__TASK__. Retype the part of the records that opens with the line containing "Scanning this photograph, what" and closes with the line containing "from farthest to closest?", both lines included, without any changes.

··········

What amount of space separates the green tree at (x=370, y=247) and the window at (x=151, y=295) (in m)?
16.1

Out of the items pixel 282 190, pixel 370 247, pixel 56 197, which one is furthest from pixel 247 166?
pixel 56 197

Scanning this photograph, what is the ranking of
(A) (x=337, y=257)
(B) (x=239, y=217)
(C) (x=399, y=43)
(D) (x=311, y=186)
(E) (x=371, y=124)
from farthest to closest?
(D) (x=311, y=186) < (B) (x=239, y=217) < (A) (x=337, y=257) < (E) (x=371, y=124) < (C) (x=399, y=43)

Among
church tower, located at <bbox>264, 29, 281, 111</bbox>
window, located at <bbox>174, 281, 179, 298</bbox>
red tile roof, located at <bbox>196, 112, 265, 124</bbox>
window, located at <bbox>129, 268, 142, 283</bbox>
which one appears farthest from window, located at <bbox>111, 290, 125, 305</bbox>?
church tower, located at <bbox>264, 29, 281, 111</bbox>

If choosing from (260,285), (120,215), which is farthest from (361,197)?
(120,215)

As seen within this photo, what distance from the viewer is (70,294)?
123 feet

··········

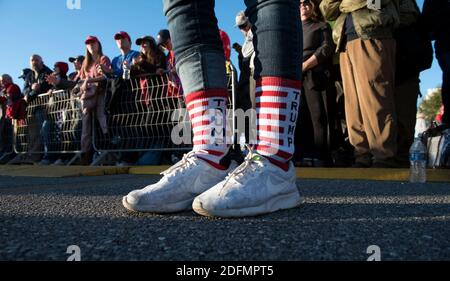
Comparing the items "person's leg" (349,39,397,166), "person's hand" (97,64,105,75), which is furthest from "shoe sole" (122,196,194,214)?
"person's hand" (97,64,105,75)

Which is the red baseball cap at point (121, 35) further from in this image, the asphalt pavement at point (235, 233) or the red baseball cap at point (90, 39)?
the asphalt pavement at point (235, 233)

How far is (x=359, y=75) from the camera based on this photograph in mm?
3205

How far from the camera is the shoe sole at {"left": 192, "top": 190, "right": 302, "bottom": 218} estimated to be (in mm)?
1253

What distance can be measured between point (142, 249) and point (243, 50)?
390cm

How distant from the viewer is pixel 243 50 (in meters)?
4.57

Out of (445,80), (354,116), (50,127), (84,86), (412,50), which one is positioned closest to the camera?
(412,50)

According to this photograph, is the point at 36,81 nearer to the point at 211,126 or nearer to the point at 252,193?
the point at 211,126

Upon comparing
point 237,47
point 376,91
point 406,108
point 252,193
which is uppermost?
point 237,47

··········

__FULL OUTPUT__.
Scanning this photograph, what is the ranking of
(A) (x=337, y=257)
(B) (x=239, y=217)
(C) (x=399, y=43)
(D) (x=311, y=186)
(E) (x=371, y=124)
from farthest to closest?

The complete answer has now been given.